It’s Friday, 3.00 pm. The sun heats up the Old City of Jerusalem announcing that the end of spring is close. Under the blue masks your own breathing is like an oven for your face. No wonder why many people wear them under their chin if the place is not very crowded. The shade of the narrow streets provides a cooler air and a bit of a rest from the sun. A few months before, these streets were packed with tourists looking for souvenirs. Now, very few shops are open, mainly food stores, but you can also find some shops with exotic gifts and souvenirs. The owner timidly looks to the people that pass by, maybe thinking that not long ago he would be shouting and trying to speak a few words in other languages to convince tourists of the wonders they would find in his store for a cheap price.
A street with all shops closed goes down and ends in the square of the church of the Holy Sepulchre. Who has already visited this place knows that it is not like European gothic cathedrals, with high ceilings, colorful stained glass, symmetric architecture and solemnity that makes people whisper without realising, as if they were fearing to awake someone. No, the Holy Sepulchre is an irregular church, with many turns, corners and little perspective of the complete space; stairs that go up, stairs that go down, hidden chapels, tons of ornaments hanging on the ceiling, paintings, mosaics, candles… There is not a logic speech that links one image with the next one. This harmonious disorder is the result of centuries of different Christian faiths sharing the same space.

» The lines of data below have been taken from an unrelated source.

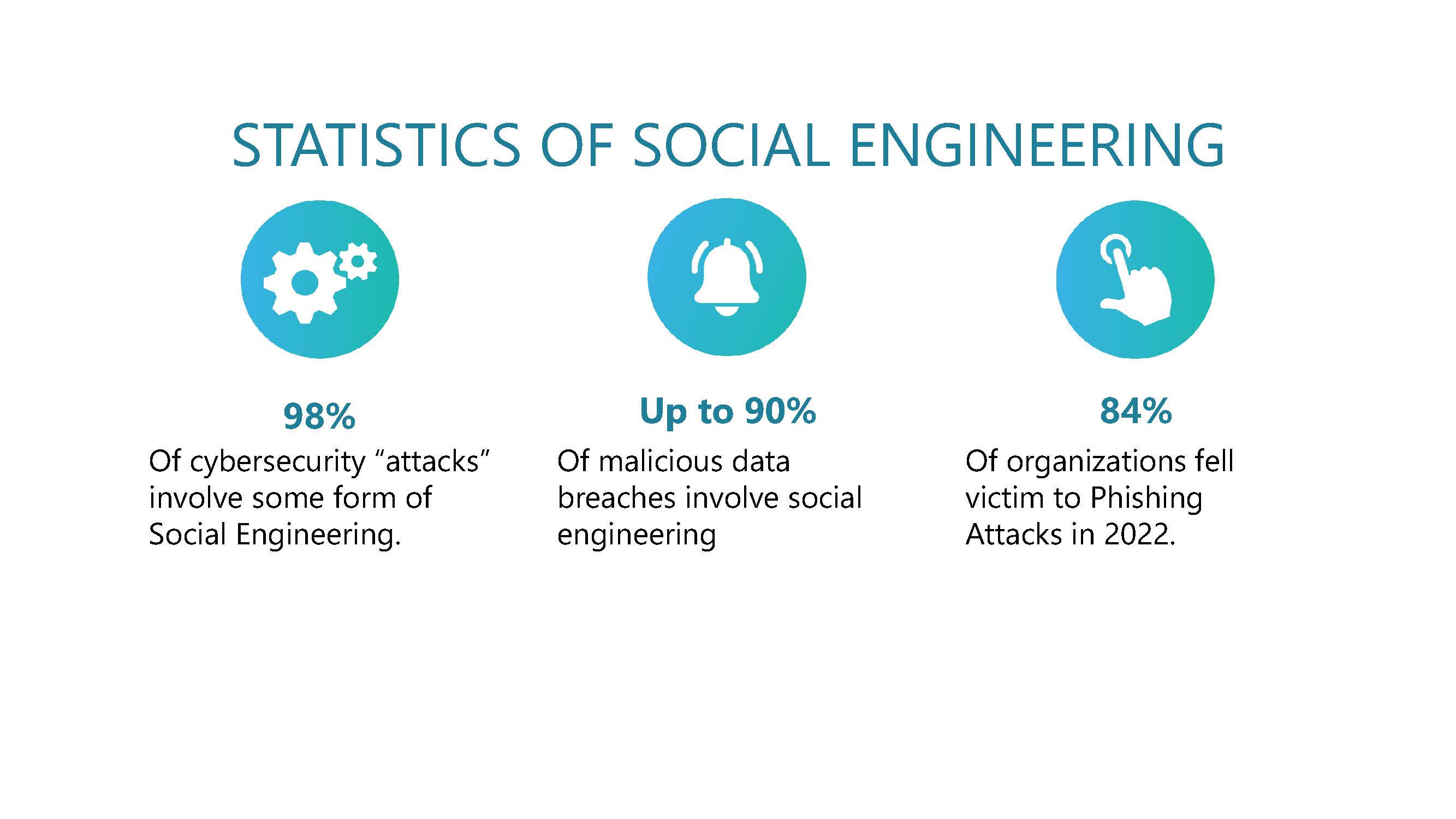 STATISTICS OF SOCIAL ENGINEERING

98%

Of cybersecurity “attacks” involve some form of Social Engineering.

Up to 90%

Of malicious data breaches involve social engineering

84%

Of organizations fell victim to Phishing Attacks in 2022.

The usual picture does not differ from the setting: the place is packed with groups of pilgrims, tourists and curious people that go up, go down, in and out, singing or talking. It feels like a market and the noise of voices makes it difficult to pray or meditate. The guides give their explanations, the guards shout to each other in Arabic and the communities of Armenians, Orthordox and Franciscans keep doing their prayers and singing at the scheduled time passing among the crowd in a procession from one place to another of the church in the middle of the fume of incense that adds that particular aroma to the set.
However, everything has changed since the tourists left and it was closed due to the coronavirus. The square is usually empty except for a few people praying before the doors or a neighbour passing by. The silence is somehow spiritual and invites people to stop and meditate despite the heat. Seated on the stone staircase near the door is a man known in the Old City as Jesus Man, a devout catholic that prays in the Holy Places dressed like in Jesus’ times, his hair and beard as you would imagine St. Peter’s. A Franciscan with his mask under the chin, prays seated on a big stone.
A man dressed all black, with long beard and white hair in a ponytail, stops to exchange a few words with Jesus Man while a religious woman with a green long dress and her hair covered goes up the staircase and starts kneels on the top to pray. The birds are singing, everything else remains in silence.